54 Clause 1(g)'s plain words might be read to suggest that cl 1(e) has no role to play with respect to cl 1(g). On the other hand, I must bear steadily in mind that answers to questions here are for the purpose of informing the final decision, which is an exercise of discretion. After the answers have been returned, and even if cl 1(e) is not directly an answer to cl 1(g), the possibility of conditions that deal with offending of such a serious nature might still be relevant.
55 On the other hand, cl 1(g) is in a form which suggests the concern of the legislature is not with possible future conduct, but simply with the conduct that did in fact occur. If that is the case, then cl 1(e) would indeed have no role at all to play.
56 I do not believe in the circumstances of this case I have to resolve finally that matter.
57 I consistently remind myself that I have been dealing with matters which are at the level of allegations. There are matters of the reliability of evidence that I have referred to, and I should in addition refer to the matter of the unwell state of the victim at the time of the relevant offending allegations; although it was not suggested that she was at that stage suffering from a sobriety problem, having to do with matters of drug use or a naltrexone implant, to which her witness statement refers. Those are matters of course in another context.
58 I have carefully reviewed the answers to the questions that I have described. In my view, there is a significant possibility of the matters referred to in cl 1(a)(ii) - (iv); and the circumstances which give rise to my conclusion in that regard are circumstances for which in respect of cl 1(e) my conclusion on the answer to the question there is that it is a matter of grave doubt to me that there is any condition which could reasonably be imposed under pt D, as described in cl 1(e). That includes home detention as a possibility.
59 So far as cl 1(g) is concerned, it seems to me that the offending is indeed at least strongly arguably of such a serious nature as to make a grant of bail inappropriate.
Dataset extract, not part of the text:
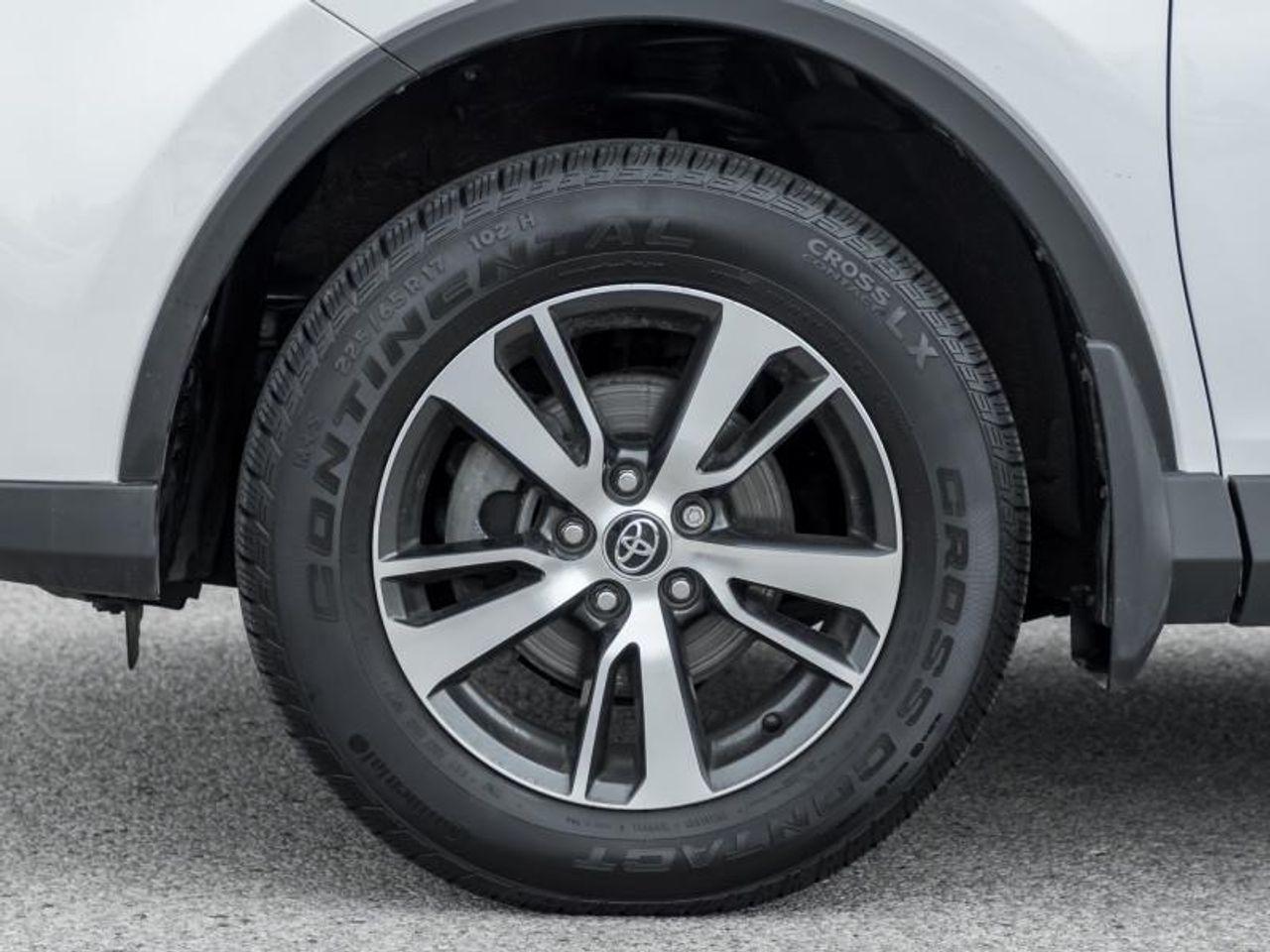 2017 Toyota RAV4 XLE-3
However, in view of my answer to cl 1(a)(ii) - (iv), in the final analysis I do not believe that I have to finally determine whether cl 1(e) has a role to play with respect to cl 1(g). Were to I consider that it did, I do not believe that the answer with respect to cl 1(g) is any different than it was with respect to cl 1(a)(ii) - (iv), namely that there is not any condition which could reasonably be imposed to remove cl 1(g).
60 That simply gives me the answers to the questions applicable in this case from sch 1 pt C cl 1. There is a further matter, however - Mr Manera did not press it hard, but did indeed draw it to my attention clearly in a number of points - and that is the length of time that the applicant will have spent in custody before the earlier stage at which a trial might reasonably occur. That period will exceed 12 months, and there exists substantial authority that that should indeed engage the concern of the court. That concern seems to me to fall within the category of cl 1, any other matters which the judicial officers considers appropriate. It is a factor to be weighed with the answers in the weighing or balancing process described in Milenkovski.
61 Having weighed all of these matters of the answers to the questions, and the time in custody were bail not to be granted, I have concluded on balance that I would not grant the application for bail in this case.